>> Begin RECORDS FOR PROCESSING
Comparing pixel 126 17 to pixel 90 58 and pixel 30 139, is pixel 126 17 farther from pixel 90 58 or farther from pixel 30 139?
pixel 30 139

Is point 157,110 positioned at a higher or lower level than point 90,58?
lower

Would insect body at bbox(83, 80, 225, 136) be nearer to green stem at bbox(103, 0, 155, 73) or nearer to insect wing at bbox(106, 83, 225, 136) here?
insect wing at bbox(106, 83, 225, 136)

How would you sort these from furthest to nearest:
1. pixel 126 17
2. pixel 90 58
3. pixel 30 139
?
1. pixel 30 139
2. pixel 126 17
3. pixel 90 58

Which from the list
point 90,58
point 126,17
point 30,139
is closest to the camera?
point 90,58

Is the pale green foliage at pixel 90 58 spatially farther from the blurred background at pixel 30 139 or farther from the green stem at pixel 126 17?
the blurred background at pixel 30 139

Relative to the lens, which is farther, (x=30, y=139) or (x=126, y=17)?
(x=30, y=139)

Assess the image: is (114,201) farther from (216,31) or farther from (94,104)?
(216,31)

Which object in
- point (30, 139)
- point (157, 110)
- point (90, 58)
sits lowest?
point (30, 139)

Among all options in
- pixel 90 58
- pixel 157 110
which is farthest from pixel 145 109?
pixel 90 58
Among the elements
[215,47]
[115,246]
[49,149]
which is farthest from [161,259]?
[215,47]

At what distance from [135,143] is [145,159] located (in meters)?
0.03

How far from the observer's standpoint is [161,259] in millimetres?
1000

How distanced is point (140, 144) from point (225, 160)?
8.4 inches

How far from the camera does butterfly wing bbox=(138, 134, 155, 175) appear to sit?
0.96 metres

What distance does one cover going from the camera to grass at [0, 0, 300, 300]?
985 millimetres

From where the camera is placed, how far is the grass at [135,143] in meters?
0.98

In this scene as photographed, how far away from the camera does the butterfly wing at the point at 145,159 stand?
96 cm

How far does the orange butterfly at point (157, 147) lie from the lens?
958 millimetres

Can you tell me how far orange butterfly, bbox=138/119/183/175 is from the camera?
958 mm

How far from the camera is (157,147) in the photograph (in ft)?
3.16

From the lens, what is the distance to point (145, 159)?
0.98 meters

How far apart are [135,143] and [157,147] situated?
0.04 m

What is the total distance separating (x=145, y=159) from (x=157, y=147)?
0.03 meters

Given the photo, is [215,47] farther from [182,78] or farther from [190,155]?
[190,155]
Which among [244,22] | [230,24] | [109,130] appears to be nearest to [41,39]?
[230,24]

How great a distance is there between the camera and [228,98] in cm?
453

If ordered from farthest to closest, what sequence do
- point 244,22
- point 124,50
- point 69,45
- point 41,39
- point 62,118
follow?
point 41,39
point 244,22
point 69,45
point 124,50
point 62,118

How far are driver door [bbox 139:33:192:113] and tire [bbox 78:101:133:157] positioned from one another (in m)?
>> End RECORDS FOR PROCESSING
## REQUIREMENTS
Can you output all of the records above word for word, without changing anything?

## CORRECT RESPONSE
Comparing pixel 126 17 to pixel 90 58 and pixel 30 139, is pixel 126 17 farther from pixel 90 58 or farther from pixel 30 139?
pixel 30 139

Is point 157,110 positioned at a higher or lower level than point 90,58?
lower

Would insect body at bbox(83, 80, 225, 136) be nearer to green stem at bbox(103, 0, 155, 73) or nearer to insect wing at bbox(106, 83, 225, 136) here?
insect wing at bbox(106, 83, 225, 136)

How would you sort these from furthest to nearest:
1. pixel 126 17
2. pixel 90 58
3. pixel 30 139
?
1. pixel 30 139
2. pixel 126 17
3. pixel 90 58

Which from the list
point 90,58
point 126,17
point 30,139
is closest to the camera?
point 90,58

Is the pale green foliage at pixel 90 58 spatially farther from the blurred background at pixel 30 139 or farther from the green stem at pixel 126 17?
the blurred background at pixel 30 139

Relative to the lens, which is farther, (x=30, y=139) or (x=126, y=17)?
(x=30, y=139)

Assess the image: is (114,201) farther from (216,31) or farther from (94,104)?
(216,31)

Which object in
- point (30, 139)
- point (157, 110)
- point (90, 58)
sits lowest?
point (30, 139)

Among all options in
- pixel 90 58
- pixel 157 110
which is farthest from pixel 145 109?
pixel 90 58
Among the elements
[215,47]
[115,246]
[49,149]
which is farthest from [161,259]?
[215,47]

At what distance from [135,143] is [145,159] located (in meters)?
0.03

How far from the observer's standpoint is [161,259] in millimetres?
1000

How distanced is point (140, 144) from point (225, 160)?
8.4 inches

How far from the camera does butterfly wing bbox=(138, 134, 155, 175) appear to sit?
0.96 metres

What distance does one cover going from the camera to grass at [0, 0, 300, 300]?
985 millimetres

From where the camera is placed, how far is the grass at [135,143] in meters?
0.98

In this scene as photographed, how far away from the camera does the butterfly wing at the point at 145,159 stand?
96 cm

How far does the orange butterfly at point (157, 147) lie from the lens?
958 millimetres

Can you tell me how far orange butterfly, bbox=138/119/183/175 is from the camera?
958 mm

How far from the camera is (157,147) in the photograph (in ft)?
3.16

From the lens, what is the distance to point (145, 159)?
0.98 meters

How far apart are [135,143] and [157,147] situated?
0.04 m

What is the total distance separating (x=145, y=159) from (x=157, y=147)?
0.03 meters

Given the photo, is [215,47] farther from [182,78] or farther from [190,155]?
[190,155]
Which among [244,22] | [230,24] | [109,130] appears to be nearest to [41,39]?
[230,24]

How great a distance is there between the camera and [228,98] in cm?
453

If ordered from farthest to closest, what sequence do
- point 244,22
- point 124,50
- point 69,45
- point 41,39
- point 62,118
follow?
point 41,39
point 244,22
point 69,45
point 124,50
point 62,118

How far are driver door [bbox 139:33:192:113] and tire [bbox 78:101:133:157] positioned from one another (in m)?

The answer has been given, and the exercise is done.